North of Portree, the Trotternish escarpment provides classic exposures of transitional to mildly alkaline olivine basalt lava flows (Figure 2.4). These lavas form the Beinn Edra Group of the Skye Main Lava Series (Table 2.2). Secondary hydrothermal mineralization within parts of the lava flows has produced an extensive suite of zeolite and associated minerals infilling vesicles.

The succession has been described in detail by Anderson and Dunham (1966) and Thompson et al. (1972);the late-stage mineralization has been investigated by King (1977).

Description

Between Beinn Dearg [NG 477 504] and Coire Scamadal [NG 495 547], the spectacular east-facing Trotternish escarpment is formed by massive lava flows belonging to the Beinn Edra Group (Anderson and Dunham, 1966; cover photograph and (Figure 2.5)).
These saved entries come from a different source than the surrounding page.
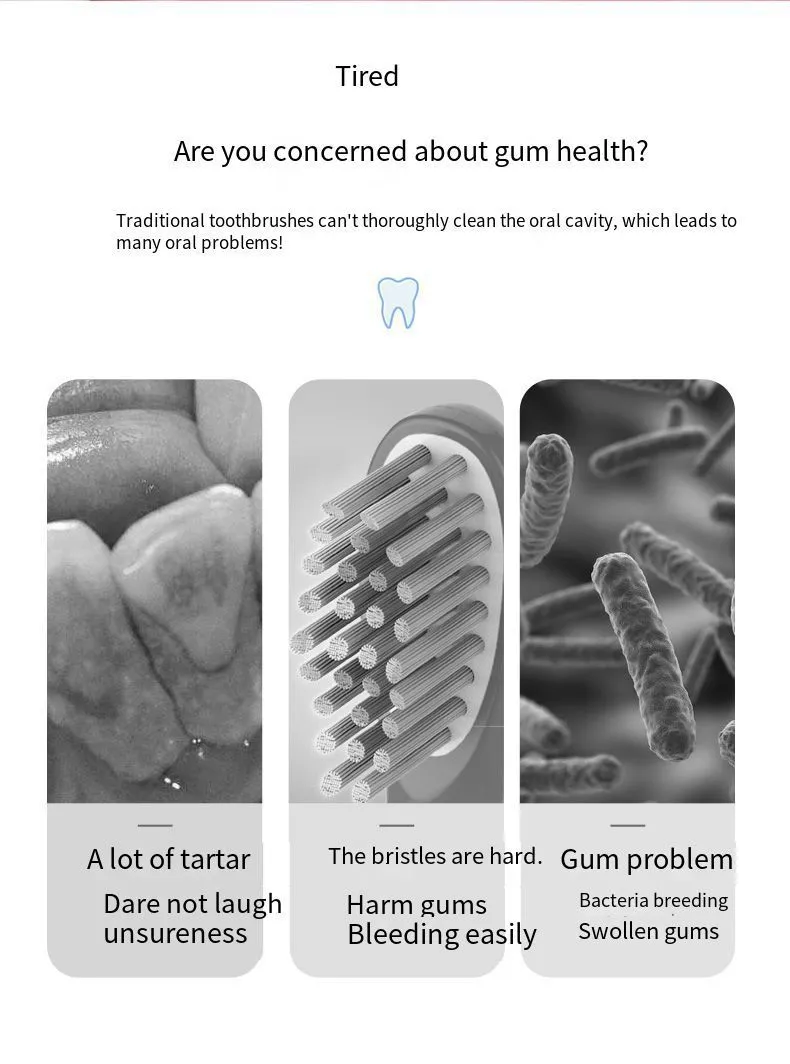 Tired

Are you concerned about gum health?

Traditional toothbrushes can't thoroughly clean the oral cavity, which leads to many oral problems!

A lot of tartar
Dare not laugh
unsureness

The bristles are hard.
Harm gums
Bleeding easily

Gum problem
Bacteria breeding
Swollen gums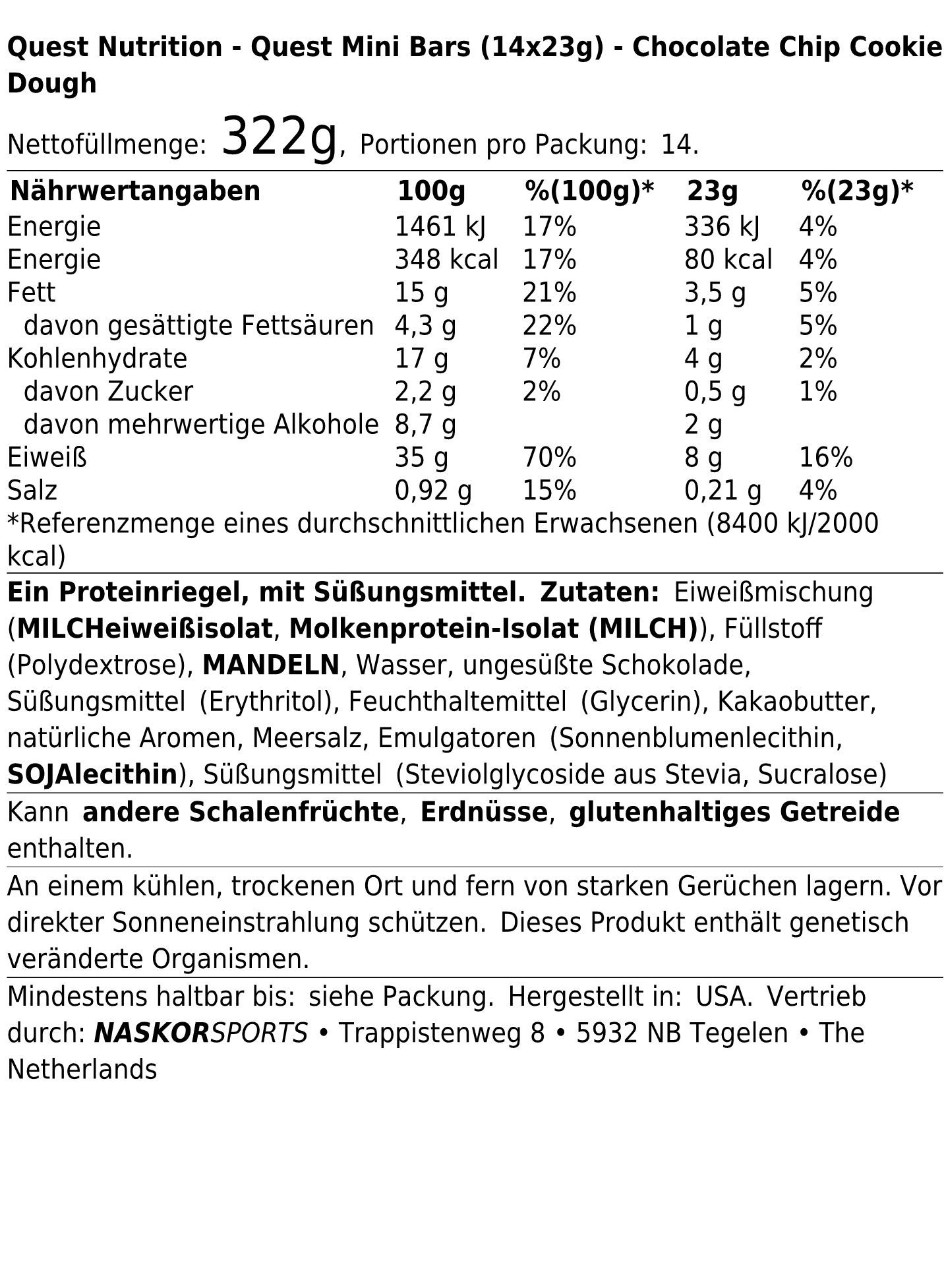 Quest Nutrition - Quest Mini Bars (14x23g) - Chocolate Chip Cookie Dough

Nettofüllmenge: 322g, Portionen pro Packung: 14.

| Nährwertangaben | 100g | %(100g)* | 23g | %(23g)* |
|---|---|---|---|---|
| Energie | 1461 kJ | 17% | 336 kJ | 4% |
| Energie | 348 kcal | 17% | 80 kcal | 4% |
| Fett | 15 g | 21% | 3,5 g | 5% |
| davon gesättigte Fettsäuren | 4,3 g | 22% | 1 g | 5% |
| Kohlenhydrate | 17 g | 7% | 4 g | 2% |
| davon Zucker | 2,2 g | 2% | 0,5 g | 1% |
| davon mehrwertige Alkohole | 8,7 g | | 2 g | |
| Eiweiß | 35 g | 70% | 8 g | 16% |
| Salz | 0,92 g | 15% | 0,21 g | 4% |

*Referenzmenge eines durchschnittlichen Erwachsenen (8400 kJ/2000 kcal)

Ein Proteinriegel, mit Süßungsmittel. Zutaten: Eiweißmischung (MILCHeiweißisolat, Molkenprotein-Isolat (MILCH)), Füllstoff (Polydextrose), MANDELN, Wasser, ungesüßte Schokolade, Süßungsmittel (Erythritol), Feuchthaltemittel (Glycerin), Kakaobutter, natürliche Aromen, Meersalz, Emulgatoren (Sonnenblumenlecithin, SOJAlecithin), Süßungsmittel (Steviolglycoside aus Stevia, Sucralose)

Kann andere Schalenfrüchte, Erdnüsse, glutenhaltiges Getreide enthalten.

An einem kühlen, trockenen Ort und fern von starken Gerüchen lagern. Vor direkter Sonneneinstrahlung schützen. Dieses Produkt enthält genetisch veränderte Organismen.

Mindestens haltbar bis: siehe Packung. Hergestellt in: USA. Vertrieb durch: NASKORSPORTS • Trappistenweg 8 • 5932 NB Tegelen • The Netherlands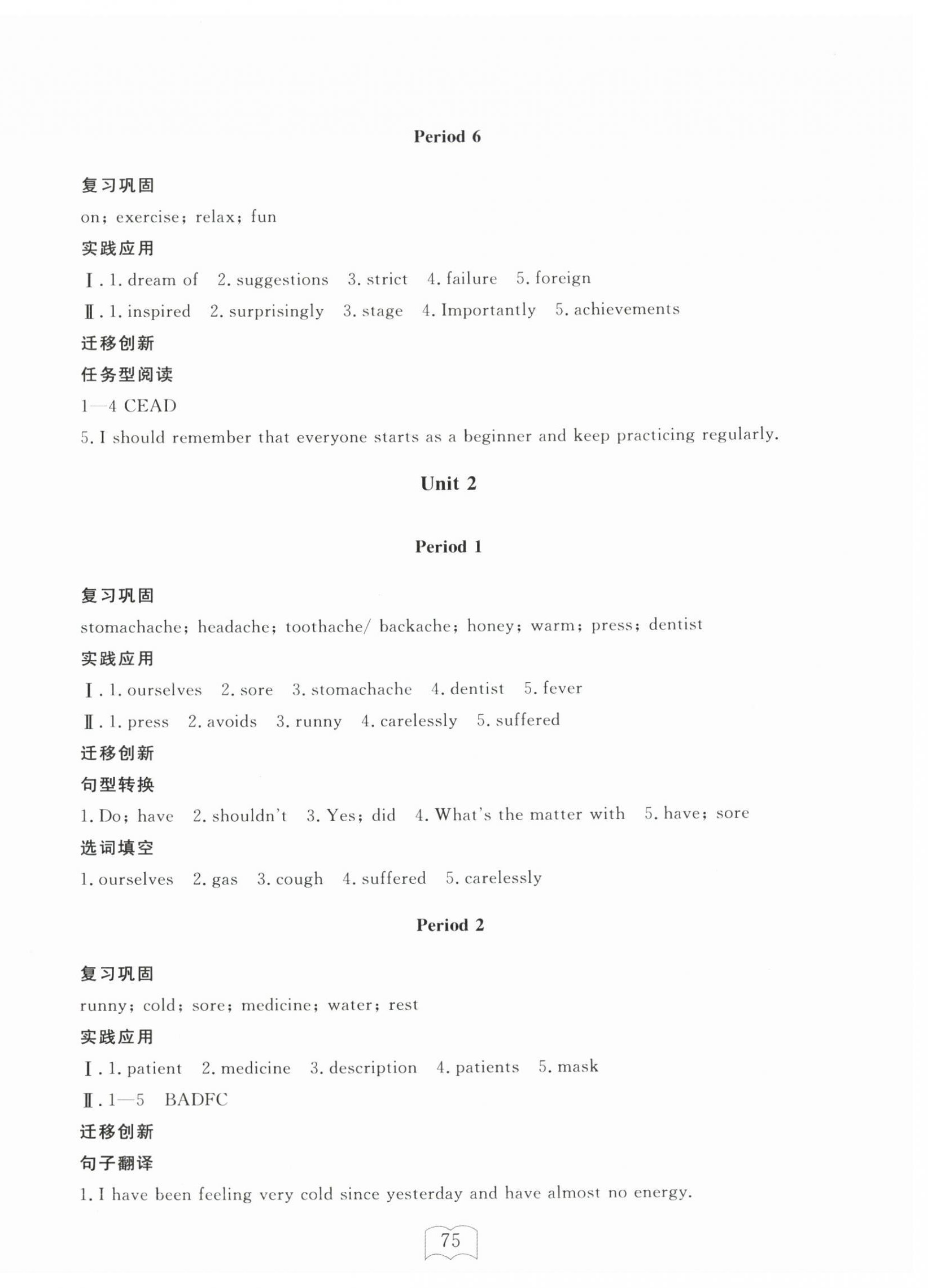 Period 6

复习巩固

on; exercise; relax; fun

实践应用

Ⅰ. 1. dream of  2. suggestions  3. strict  4. failure  5. foreign

Ⅱ. 1. inspired  2. surprisingly  3. stage  4. Importantly  5. achievements

迁移创新

任务型阅读

1—4 CEAD

5. I should remember that everyone starts as a beginner and keep practicing regularly.

Unit 2

Period 1

复习巩固

stomachache; headache; toothache/ backache; honey; warm; press; dentist

实践应用

Ⅰ. 1. ourselves  2. sore  3. stomachache  4. dentist  5. fever

Ⅱ. 1. press  2. avoids  3. runny  4. carelessly  5. suffered

迁移创新

句型转换

1. Do; have  2. shouldn't  3. Yes; did  4. What's the matter with  5. have; sore

选词填空

1. ourselves  2. gas  3. cough  4. suffered  5. carelessly

Period 2

复习巩固

runny; cold; sore; medicine; water; rest

实践应用

Ⅰ. 1. patient  2. medicine  3. description  4. patients  5. mask

Ⅱ. 1—5  BADFC

迁移创新

句子翻译

1. I have been feeling very cold since yesterday and have almost no energy.

75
The visible succession is about 250 m thick and it is estimated that a further 120 m is concealed beneath the scree and landslip which mantle the lower slopes. In a detailed section measured up the Storr Gully [NG 495 539] and in the cliff south of Coire Faoin [NG 497 535], Anderson and Dunham (op. cit.) identified at least 24 lava flows with an aggregate thickness of about 250 m. Individual flows vary from about a metre to over 30 m in thickness, are frequently separated by red bole horizons and are cut by a number of NW-trending basalt dykes. Almost all of the flows are olivine-phyric basalts; two near the base are feldspar-phyric and the succession is capped by a flow of columnar-jointed hawaiite and finally by a mugearite. Several of the flows contain coarse pegmatoid segregations and virtually all are conspicuously amygdaloidal. Geochemical investigations by Thompson et al. (1972) have shown that the lowermost flows tend to be transitional, hypersthene-normative basalts, whereas the higher ones are mildly alkaline, nepheline-normative olivine basalts. Several of the flows used in the geochemical study by Thompson et al. (1972) and subsequently by Moorbath and Thompson (1980) in a study of the strontium isotope geochemistry of the SMLS were obtained from A'Chorra-bheinn [NG 484 489] about 3 km SSW of the site. These lavas are the lateral equivalent of lavas in the Storr succession.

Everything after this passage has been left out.